» WORK REQUIRED: Please pick out every line in the records below that contains the string "Looking" and copy each of those lines. Treat uppercase and lowercase letters as different.

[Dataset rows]

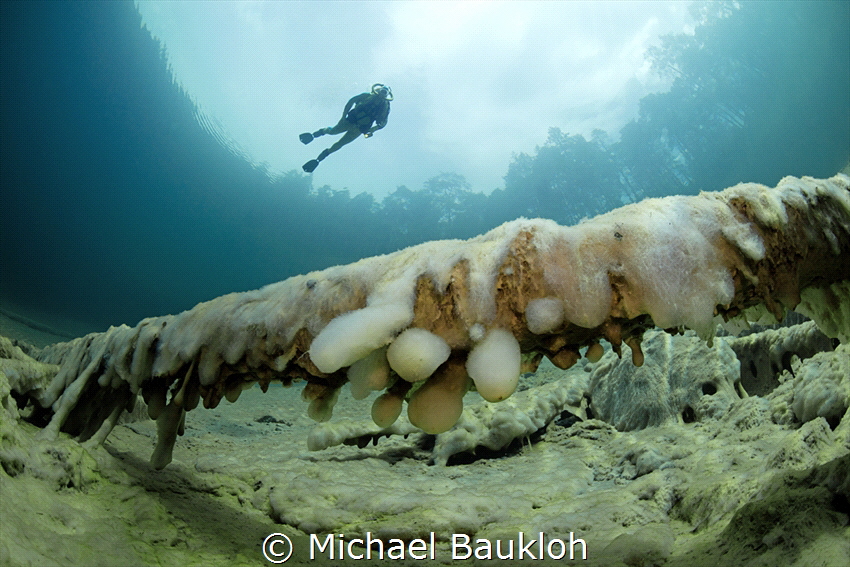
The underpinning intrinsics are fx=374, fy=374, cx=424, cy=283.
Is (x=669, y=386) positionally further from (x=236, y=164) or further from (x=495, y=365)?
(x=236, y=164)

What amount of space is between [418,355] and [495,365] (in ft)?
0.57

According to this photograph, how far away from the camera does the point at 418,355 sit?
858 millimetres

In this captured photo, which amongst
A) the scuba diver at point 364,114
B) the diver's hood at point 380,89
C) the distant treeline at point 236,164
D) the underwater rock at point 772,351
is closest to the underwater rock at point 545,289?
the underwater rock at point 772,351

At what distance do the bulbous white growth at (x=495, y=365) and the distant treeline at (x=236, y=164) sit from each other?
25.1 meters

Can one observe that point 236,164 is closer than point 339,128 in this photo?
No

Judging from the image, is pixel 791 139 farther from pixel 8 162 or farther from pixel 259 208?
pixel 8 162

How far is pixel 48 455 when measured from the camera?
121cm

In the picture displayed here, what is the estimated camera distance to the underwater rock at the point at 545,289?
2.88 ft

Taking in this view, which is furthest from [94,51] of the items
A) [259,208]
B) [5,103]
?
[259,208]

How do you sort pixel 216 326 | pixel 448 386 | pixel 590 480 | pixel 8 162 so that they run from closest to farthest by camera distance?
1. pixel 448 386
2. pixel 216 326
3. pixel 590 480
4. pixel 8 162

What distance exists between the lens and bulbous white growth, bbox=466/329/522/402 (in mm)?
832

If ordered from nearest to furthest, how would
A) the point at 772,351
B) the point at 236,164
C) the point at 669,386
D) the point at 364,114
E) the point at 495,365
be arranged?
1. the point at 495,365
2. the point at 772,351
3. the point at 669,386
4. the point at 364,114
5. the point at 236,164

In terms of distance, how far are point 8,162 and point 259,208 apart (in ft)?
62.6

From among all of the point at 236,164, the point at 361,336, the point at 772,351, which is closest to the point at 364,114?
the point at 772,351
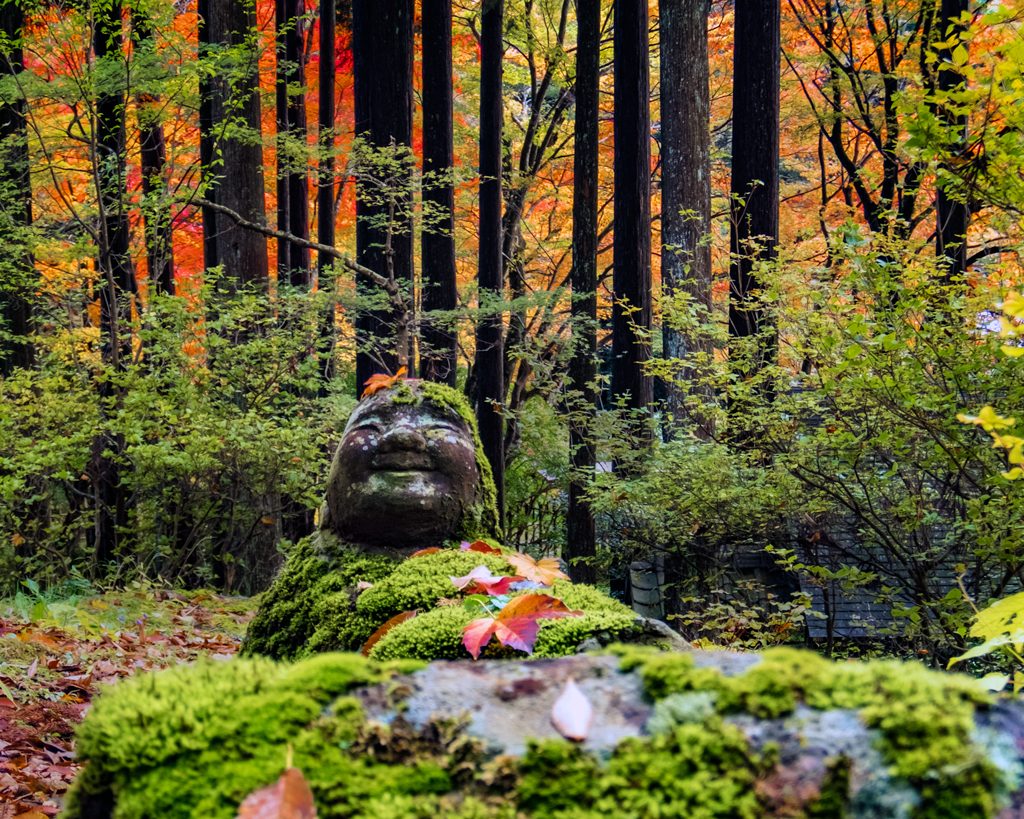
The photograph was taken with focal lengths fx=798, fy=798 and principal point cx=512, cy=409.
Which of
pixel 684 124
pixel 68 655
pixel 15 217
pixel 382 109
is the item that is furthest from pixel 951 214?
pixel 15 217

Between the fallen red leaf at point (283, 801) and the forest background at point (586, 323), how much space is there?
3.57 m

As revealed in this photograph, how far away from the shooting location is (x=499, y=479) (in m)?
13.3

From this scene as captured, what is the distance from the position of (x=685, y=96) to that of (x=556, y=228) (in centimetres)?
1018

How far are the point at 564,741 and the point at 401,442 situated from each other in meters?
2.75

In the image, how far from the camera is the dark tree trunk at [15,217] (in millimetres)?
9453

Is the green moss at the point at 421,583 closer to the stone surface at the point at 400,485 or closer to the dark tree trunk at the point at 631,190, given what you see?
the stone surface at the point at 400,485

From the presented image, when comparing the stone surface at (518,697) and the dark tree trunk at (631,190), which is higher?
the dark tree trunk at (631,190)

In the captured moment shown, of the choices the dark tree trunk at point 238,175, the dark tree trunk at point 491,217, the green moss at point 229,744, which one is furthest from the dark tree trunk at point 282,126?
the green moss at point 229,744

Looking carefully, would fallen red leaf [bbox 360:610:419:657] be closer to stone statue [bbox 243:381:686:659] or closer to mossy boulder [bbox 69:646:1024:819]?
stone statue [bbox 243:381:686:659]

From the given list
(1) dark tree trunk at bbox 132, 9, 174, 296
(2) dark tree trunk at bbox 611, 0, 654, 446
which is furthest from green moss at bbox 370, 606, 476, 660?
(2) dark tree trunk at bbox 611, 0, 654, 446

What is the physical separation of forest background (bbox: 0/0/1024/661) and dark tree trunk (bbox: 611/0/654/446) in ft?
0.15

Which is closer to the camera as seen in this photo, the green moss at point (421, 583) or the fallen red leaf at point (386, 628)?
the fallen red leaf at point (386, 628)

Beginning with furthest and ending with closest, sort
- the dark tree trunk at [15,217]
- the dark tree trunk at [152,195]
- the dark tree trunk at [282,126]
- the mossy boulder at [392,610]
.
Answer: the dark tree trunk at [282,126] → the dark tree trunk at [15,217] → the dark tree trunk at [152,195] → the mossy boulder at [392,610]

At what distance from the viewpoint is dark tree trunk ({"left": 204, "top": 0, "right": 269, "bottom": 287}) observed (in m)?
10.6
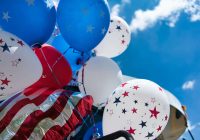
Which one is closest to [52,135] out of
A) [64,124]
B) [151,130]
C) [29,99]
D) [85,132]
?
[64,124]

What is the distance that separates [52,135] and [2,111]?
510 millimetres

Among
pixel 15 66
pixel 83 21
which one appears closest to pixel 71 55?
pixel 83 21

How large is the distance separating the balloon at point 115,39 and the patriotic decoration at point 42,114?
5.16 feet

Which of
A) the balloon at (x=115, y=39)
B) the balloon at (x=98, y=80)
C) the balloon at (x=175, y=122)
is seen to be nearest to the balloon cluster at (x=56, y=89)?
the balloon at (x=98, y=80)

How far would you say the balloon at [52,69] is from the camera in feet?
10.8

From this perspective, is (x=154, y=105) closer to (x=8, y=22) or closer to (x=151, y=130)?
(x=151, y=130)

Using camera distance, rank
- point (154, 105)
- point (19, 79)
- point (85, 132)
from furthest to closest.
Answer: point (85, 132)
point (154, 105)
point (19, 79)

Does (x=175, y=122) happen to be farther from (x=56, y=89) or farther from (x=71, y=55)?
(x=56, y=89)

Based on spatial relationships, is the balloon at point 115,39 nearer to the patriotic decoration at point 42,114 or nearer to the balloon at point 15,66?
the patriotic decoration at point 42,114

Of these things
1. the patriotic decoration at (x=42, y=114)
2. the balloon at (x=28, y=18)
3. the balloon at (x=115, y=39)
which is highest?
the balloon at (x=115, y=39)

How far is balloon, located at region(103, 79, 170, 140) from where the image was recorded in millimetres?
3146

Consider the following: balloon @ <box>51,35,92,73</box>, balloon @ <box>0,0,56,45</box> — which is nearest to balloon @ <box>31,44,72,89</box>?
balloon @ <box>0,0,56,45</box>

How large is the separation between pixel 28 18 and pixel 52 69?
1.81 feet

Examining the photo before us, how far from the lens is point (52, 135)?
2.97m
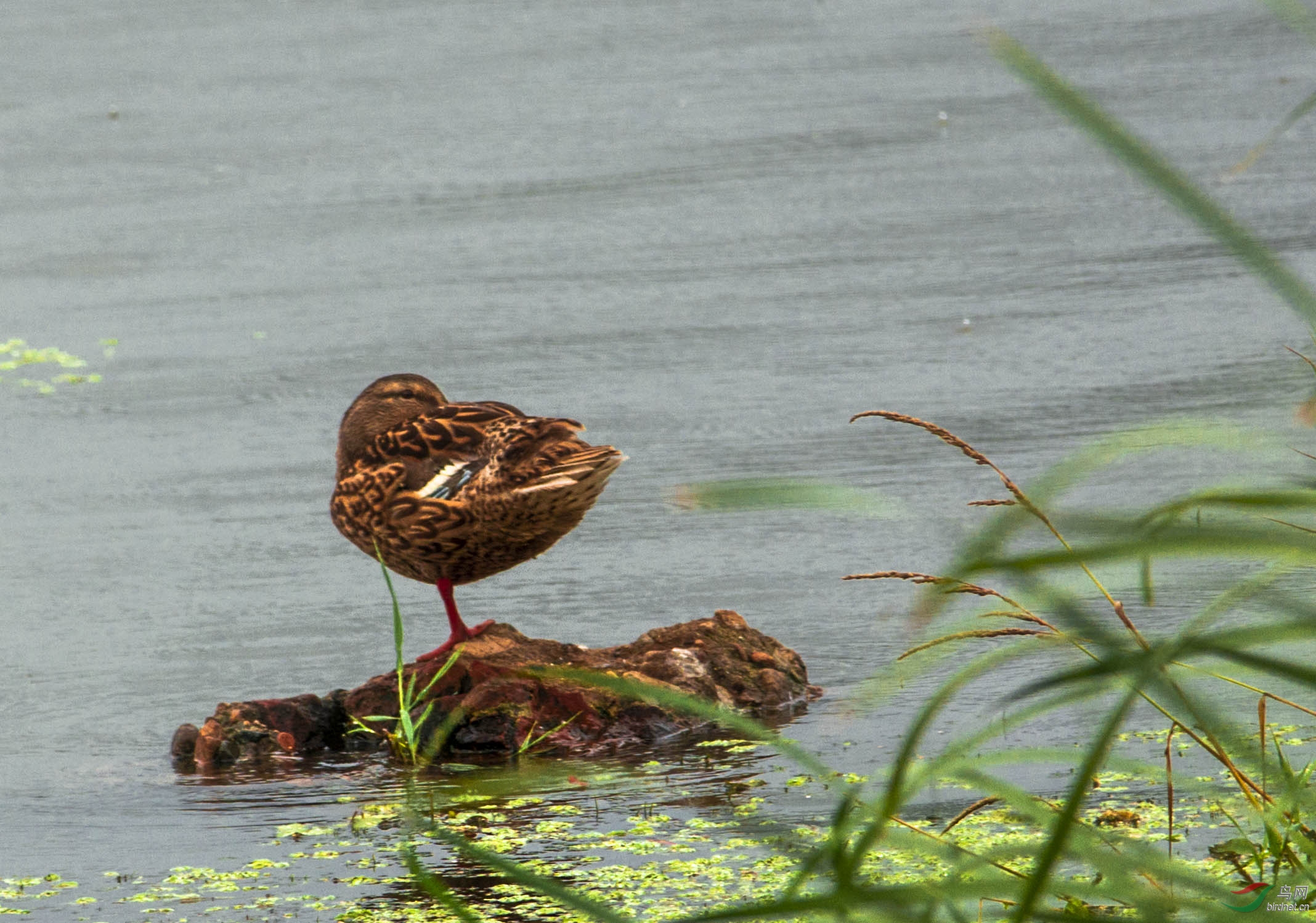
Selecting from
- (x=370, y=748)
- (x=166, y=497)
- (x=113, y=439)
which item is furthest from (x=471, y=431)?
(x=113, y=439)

...

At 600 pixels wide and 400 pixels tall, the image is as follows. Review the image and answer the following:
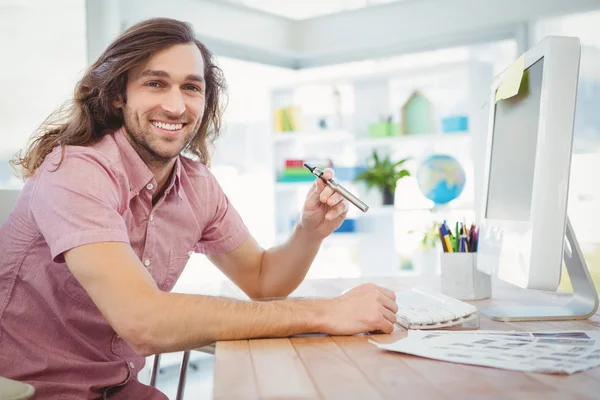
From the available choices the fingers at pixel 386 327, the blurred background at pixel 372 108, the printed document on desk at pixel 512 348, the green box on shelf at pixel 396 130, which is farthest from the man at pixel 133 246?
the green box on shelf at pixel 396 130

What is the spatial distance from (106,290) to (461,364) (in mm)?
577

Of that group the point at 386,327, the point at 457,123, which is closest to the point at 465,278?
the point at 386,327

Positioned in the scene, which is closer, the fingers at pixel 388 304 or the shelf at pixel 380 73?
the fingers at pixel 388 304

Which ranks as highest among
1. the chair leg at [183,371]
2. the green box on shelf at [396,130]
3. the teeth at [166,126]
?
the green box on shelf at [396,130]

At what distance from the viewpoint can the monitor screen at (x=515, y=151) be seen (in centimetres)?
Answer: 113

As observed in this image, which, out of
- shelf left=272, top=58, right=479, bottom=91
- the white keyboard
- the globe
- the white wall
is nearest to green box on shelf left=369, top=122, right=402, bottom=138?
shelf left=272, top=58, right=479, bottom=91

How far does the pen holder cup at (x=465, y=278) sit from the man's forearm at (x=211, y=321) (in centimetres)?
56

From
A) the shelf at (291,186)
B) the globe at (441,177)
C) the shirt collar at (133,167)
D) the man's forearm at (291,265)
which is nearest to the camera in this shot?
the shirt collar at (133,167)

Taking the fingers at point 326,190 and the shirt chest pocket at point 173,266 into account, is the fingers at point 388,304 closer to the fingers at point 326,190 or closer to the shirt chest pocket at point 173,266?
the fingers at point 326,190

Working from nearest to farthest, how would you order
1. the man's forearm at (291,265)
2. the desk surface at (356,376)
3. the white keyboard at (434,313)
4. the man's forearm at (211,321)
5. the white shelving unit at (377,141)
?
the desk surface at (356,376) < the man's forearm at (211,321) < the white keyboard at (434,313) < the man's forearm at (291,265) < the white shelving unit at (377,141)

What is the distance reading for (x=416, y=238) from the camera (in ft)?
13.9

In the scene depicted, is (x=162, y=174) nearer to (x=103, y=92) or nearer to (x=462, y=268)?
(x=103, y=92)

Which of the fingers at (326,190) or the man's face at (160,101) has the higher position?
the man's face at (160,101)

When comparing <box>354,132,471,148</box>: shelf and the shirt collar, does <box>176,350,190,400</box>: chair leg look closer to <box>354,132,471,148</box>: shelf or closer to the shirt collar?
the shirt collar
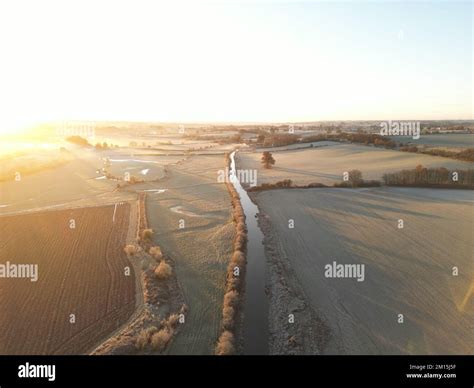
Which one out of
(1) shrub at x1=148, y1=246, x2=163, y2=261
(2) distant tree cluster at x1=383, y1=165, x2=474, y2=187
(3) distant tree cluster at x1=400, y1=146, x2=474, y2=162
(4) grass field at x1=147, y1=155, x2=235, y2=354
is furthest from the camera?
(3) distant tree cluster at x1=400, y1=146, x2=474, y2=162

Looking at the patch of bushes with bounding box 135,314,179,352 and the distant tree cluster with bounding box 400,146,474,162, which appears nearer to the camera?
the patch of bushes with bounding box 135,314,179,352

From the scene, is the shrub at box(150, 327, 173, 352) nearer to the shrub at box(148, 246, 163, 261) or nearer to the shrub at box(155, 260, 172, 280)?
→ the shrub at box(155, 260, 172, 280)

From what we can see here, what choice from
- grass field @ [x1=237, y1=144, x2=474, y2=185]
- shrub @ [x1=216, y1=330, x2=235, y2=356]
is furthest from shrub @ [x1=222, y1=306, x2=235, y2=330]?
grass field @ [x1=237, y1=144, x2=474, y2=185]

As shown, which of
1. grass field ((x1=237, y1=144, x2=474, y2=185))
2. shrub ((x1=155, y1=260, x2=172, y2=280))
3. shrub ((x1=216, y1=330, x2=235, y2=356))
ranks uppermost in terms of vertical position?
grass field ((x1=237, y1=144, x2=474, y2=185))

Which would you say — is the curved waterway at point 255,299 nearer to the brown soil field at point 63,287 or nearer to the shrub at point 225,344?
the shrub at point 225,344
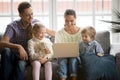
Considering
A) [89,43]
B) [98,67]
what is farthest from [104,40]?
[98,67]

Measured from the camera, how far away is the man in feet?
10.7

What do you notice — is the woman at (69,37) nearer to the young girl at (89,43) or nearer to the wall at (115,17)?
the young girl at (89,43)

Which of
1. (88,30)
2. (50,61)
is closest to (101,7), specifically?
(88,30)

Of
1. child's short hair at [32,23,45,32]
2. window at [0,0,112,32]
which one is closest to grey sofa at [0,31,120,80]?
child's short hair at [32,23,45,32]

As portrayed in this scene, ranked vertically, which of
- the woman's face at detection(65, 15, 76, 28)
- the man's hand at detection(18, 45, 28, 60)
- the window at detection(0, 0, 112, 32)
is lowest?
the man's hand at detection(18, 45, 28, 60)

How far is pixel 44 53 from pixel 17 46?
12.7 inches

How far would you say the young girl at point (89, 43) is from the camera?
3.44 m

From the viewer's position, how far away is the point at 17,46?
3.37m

...

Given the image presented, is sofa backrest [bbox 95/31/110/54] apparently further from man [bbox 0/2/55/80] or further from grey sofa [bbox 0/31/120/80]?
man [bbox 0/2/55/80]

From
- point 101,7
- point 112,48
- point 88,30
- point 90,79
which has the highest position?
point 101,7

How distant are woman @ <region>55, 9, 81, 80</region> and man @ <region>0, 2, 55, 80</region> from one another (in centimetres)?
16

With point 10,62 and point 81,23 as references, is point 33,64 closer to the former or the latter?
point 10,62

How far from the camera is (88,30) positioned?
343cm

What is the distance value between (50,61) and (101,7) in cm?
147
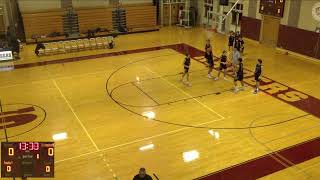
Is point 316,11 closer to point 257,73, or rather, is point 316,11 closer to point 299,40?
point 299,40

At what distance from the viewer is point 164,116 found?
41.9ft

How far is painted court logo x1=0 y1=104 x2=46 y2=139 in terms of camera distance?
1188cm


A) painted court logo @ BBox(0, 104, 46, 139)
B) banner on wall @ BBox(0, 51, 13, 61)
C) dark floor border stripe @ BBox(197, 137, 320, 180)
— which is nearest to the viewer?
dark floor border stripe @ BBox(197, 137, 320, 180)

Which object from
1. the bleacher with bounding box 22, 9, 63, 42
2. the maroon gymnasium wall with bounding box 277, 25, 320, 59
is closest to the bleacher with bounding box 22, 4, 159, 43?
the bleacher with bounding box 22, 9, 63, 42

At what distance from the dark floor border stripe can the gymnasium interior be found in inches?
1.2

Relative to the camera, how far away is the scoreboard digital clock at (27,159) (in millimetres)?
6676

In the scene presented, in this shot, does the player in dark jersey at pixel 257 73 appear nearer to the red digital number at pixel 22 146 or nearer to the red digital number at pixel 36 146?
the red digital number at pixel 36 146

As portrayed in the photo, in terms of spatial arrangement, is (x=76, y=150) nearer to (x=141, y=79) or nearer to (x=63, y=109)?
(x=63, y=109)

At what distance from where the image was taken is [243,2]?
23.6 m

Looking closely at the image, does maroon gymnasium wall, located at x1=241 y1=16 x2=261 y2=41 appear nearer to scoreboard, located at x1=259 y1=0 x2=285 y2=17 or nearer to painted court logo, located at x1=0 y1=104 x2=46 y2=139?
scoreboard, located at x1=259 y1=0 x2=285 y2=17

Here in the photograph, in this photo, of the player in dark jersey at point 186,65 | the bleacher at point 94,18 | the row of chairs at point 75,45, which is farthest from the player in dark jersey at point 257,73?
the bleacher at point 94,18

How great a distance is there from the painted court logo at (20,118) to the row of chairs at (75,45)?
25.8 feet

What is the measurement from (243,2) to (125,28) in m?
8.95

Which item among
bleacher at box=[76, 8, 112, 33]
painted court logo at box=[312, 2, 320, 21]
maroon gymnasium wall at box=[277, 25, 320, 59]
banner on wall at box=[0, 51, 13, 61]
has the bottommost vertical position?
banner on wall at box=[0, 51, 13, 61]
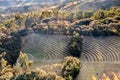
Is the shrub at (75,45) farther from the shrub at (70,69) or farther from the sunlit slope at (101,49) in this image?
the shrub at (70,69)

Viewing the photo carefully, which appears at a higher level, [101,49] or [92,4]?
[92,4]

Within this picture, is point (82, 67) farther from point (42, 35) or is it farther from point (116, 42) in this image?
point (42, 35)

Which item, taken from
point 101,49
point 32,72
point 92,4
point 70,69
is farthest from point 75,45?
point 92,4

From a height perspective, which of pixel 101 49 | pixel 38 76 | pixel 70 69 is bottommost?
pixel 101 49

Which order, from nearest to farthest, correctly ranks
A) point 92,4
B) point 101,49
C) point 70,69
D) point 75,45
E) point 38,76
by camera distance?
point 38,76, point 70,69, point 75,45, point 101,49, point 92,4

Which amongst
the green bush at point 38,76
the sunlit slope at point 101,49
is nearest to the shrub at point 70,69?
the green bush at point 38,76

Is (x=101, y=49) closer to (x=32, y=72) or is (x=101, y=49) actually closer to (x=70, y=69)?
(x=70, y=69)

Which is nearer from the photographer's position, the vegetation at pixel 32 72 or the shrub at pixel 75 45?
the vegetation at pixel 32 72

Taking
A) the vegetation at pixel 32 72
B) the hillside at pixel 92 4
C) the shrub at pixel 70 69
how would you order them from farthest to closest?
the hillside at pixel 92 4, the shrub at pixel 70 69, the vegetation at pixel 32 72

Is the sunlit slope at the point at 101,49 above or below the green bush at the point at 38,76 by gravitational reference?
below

» SOLUTION:
Looking carefully, would fallen red leaf [bbox 360:610:419:657] be closer to stone statue [bbox 243:381:686:659] or closer to mossy boulder [bbox 69:646:1024:819]?
Looking at the patch of bushes with bounding box 135,314,179,352 and the distant tree cluster with bounding box 400,146,474,162, which appears nearer to the camera?
Looking closely at the image, does maroon gymnasium wall, located at x1=241 y1=16 x2=261 y2=41 appear nearer to scoreboard, located at x1=259 y1=0 x2=285 y2=17 or nearer to painted court logo, located at x1=0 y1=104 x2=46 y2=139?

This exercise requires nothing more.